Like my friend, I like being female, but my interests have always leaned toward typically male interests (yes, I played with Barbies, but she stole G.I. Joe's gun and went on her own missions). Even today, I make my living designing and programming web sites. Prior to that I worked in television behind the camera. I had much more fun running cables and lugging around equipment than I ever did as on-air talent.

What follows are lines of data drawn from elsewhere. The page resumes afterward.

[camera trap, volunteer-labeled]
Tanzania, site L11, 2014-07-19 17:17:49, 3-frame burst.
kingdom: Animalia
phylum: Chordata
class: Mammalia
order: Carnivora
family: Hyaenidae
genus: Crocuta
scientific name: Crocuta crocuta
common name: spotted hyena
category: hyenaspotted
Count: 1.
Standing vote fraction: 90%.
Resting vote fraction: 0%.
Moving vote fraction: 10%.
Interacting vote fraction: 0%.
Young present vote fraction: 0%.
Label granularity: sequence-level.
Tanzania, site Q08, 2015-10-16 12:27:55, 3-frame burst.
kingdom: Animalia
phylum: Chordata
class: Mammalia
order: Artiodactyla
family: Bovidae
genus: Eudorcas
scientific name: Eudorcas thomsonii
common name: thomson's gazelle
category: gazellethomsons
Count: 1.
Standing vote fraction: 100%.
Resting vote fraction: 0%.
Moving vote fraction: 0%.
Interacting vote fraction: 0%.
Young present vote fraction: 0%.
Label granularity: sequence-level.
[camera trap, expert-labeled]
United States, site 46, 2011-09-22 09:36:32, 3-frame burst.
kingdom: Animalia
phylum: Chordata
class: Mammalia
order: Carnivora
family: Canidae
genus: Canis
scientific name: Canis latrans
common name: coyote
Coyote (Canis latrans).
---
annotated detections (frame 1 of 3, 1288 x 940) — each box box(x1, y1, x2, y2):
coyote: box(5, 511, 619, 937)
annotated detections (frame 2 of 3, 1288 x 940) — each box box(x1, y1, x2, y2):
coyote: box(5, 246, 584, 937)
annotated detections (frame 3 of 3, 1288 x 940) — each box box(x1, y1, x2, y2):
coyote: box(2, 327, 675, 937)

However, like many women I have a well-developed sense of language. I have, in fact, written two novels. Though unpublished, the sheer ability to write 180,000 words coherently means an above average ability with language. So, I don't know if this ability is a mild obession with a language system (see Baron-Cohen's theory on autism and obsessions with systems), or if it's having a typical female brain with thicker connective tissue between hemispheres granting better facility with language. Or pehaps my ability to perform activities that require both sides of the brain to work together (both web design and writing involve simultaneous use of the creative and systemic thinking modes), means that I fall into the Type B category.
(On the language front, I should disclose that my grandfather spoke five languages and my father speaks two, so perhaps it's just lucky genetics.)
I do have a tendency to concentrate on one particular thing at time -- I listen to a CD and only that CD in the car until I get sick of it; I find an author that I like and read all of her novels in a row; I continually obsess about this blog. . . I don't enjoy multi-tasking, but can do it when required of me. I always chocked it up to just having a one-track mind, a simple personality quirk, but maybe it's not. Hmm. Or maybe I'm just an original.